News

WAR Flowers: A Touring Art Exhibition

2017-06-10



WAR Flowers:

A Touring Art Exhibition

Now Open, and Running Until September 30

Les Jardins de Métis / Reford Gardens Presents an Innovative Exhibition that Illuminates Aspects of Human Nature in the Landscape of War

“WAR Flowers” Will Subsequently Travel to Ottawa, Toronto, Vimy and Montreal

Click Here to See the Trailer

 

(Grand-Métis, Quebec, June 6, 2017) – Les Jardins de Métis/Reford Gardens, Quebec, is pleased to present and premiere the new and boldly innovative show WAR Flowers: A Touring Art Exhibition.

Curated by Viveka Melki, “WAR Flowers” opened June 3 and will continue at Reford Gardens through September 30, 2017, then travel to the Canadian War Museum in Ottawa (October-December 2017); Campbell House Museum in Toronto (January-March 2018); the new Visitor Education Centre at the Canadian National Vimy Memorial in France (April-June 2018); and Château Ramezay - Historic Site and Museum in Montreal (September 2018-March 2019).

The “WAR Flowers” exhibition reflects curator Melki’s vision about the effects of war on all who experience it personally,  providing visitors with a unique, immersive experience centred around Melki’s intense personal belief in the resilience of the human spirit. The exhibition examines human nature in wartime through a series of artistic representations, multi-sensorial experiences, and portraits of ten Canadians directly involved in the First World War.

 “WAR Flowers” is inspired by the pressed flowers picked by soldier George Stephen Cantlie in the gardens, fields and hedges of war-torn Europe and sent home to Montreal to his baby daughter, « wee Celia », as he called her. Melki presents ten of these century-old flowers using floriography, a Victorian method of communicating meaning and emotion through flowers, to tell the story of human nature in the landscape of war. Each flower represents emotions associated with such attributes as “devotion”, “solitude”, “familial love”, “grace”, “innocence”, “memory” and others.

As conceived by Melki, the exhibition is comprised of ten stations, representing ten of the curator’s core beliefs about the nature of war. Each station showcases a different flower picked by Cantlie and draws on his wartime letters, exhibited here for the first time. 

The ten stations are centred on a Canadian of the Great War era who exemplified these characteristics through their personal story: John McCrae, Georges Vanier, Elsie Reford, Jean Brillant, Talbot Papineau, A.Y. Jackson, Percival Molson, Julia Drummond, Edward Savage and George Stephen Cantlie. The links to these individuals provide diverse perspectives on the Canadian contribution to the war effort.

For each station, optical crystal sculptures created by award-winning Toronto-based artist Mark Raynes Roberts portray scenes that illustrate different aspects of human nature, while scents at each station developed by Magog, Quebec, olfactory specialist and perfumer Alexandra Bachand evoke memory.

Given exercise >> Continue the news release about the WAR Flowers exhibition, starting after its last sentence.

Dataset extract >>
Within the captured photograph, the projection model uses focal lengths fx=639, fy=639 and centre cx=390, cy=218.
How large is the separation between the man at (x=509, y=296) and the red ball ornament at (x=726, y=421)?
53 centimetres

Result for this task >>
The “WAR Flowers” creative team assembled by Melki also includes Céline Arseneault who, with over three decades of experience as the librarian of the Montréal Botanical Garden, has overseen the conservation of the fragile 100 year-old flowers, and Normand Dumont, the exhibition’s designer, who has transformed the creative vision of the curator into a unique sensory experience for visitors to each of the venues exhibiting the show.

Complementing the exhibition is the dedicated website www.warflowers.ca, featuring profiles of the artists who created the elements of the show and offering behind-the-scenes access to the design process.

Alexander Reford, director of Les Jardins de Métis/Reford Gardens, said, “WAR Flowers” is a unique exhibition, bold in its creativity and presenting new and unique ways to tell our history.  The gardens are honoured to commemorate the centenary of the war, a war that did so much to shape Canada and Canadians.”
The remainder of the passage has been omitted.